I think you mean a SU-800? I would use the SB-28.

The SB-700, SB-800, and SB-600 have a SU-4 mode.

I haven't used a Nikon speedlight or CLS in ages. Radio triggering and manual mode is just so much easier to use.


----------



## OrionsByte (Nov 17, 2011)

Nope I meant SU-4.

SU-4 Wireless Remote TTL Flash Controller from Nikon


----------



## KmH (Nov 17, 2011)

OrionsByte said:


> Nope I meant SU-4.
> 
> SU-4 Wireless Remote TTL Flash Controller from Nikon


OK.


----------



## Mach0 (Nov 17, 2011)

What are you using them for? I would use them. The sync speed isn't too much but I think they are good to have. Can't beat free.


----------



## OrionsByte (Nov 17, 2011)

Mostly portrait work.  I'm still pretty much learning to use one flash effectively, but I'd love to have a second one for background lighting, hair or rim lighting, etc.  It just feels like in order to be able to use the SB-28 _at all_ I'd have to buy additional equipment (either an SU-4 or some radio poppers), which would set me back in saving up for the speedlights I already know I'd like to have.
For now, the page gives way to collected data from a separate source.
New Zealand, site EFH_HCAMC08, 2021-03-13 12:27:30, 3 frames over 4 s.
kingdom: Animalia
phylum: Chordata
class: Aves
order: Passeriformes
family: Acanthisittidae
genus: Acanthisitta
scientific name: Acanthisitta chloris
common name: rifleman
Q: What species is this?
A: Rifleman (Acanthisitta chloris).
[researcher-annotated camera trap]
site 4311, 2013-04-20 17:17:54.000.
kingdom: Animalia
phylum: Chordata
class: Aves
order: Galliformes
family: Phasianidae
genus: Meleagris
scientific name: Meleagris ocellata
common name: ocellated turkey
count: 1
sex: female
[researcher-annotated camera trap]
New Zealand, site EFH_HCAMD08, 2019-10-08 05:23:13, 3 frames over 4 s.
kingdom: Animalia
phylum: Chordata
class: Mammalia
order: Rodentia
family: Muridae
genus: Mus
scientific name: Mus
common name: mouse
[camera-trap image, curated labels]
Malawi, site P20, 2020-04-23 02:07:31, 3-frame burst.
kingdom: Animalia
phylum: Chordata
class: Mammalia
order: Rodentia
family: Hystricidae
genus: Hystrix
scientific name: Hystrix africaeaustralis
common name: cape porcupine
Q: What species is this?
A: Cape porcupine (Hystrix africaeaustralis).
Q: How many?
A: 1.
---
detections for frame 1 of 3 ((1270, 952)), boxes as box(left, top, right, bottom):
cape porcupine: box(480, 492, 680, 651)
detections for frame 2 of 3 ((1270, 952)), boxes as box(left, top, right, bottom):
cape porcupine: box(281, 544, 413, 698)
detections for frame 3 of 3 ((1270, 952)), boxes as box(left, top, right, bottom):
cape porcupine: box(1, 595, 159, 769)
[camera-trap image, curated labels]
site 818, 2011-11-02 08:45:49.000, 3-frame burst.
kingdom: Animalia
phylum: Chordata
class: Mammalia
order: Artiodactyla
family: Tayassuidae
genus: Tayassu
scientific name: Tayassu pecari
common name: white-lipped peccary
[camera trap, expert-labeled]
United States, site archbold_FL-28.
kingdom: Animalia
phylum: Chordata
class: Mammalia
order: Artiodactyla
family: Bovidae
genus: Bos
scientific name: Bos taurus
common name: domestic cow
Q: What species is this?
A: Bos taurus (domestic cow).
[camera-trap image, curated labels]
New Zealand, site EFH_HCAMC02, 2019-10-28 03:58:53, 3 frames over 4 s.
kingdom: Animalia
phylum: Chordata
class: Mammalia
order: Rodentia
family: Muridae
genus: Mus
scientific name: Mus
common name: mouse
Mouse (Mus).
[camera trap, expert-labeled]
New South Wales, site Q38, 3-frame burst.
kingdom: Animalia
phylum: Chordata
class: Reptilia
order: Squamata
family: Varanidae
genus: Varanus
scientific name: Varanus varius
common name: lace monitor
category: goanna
It _is_ hard to pass up on $FREE but I also don't want to take the guy's stuff if I can't really use it.  Just weighing the pros and cons.


----------



## Mach0 (Nov 18, 2011)

I would. That's just me. I still want a few speed lights but these can still suffice. You will just have to learn how to manually set them. I use two vivitar 285 hv's and a 32 inch reflector.


----------



## Derrel (Nov 18, 2011)

"Never look a gift flash in the battery compartment!"


----------



## Mach0 (Nov 18, 2011)

If you dont want them, I'll take them...


----------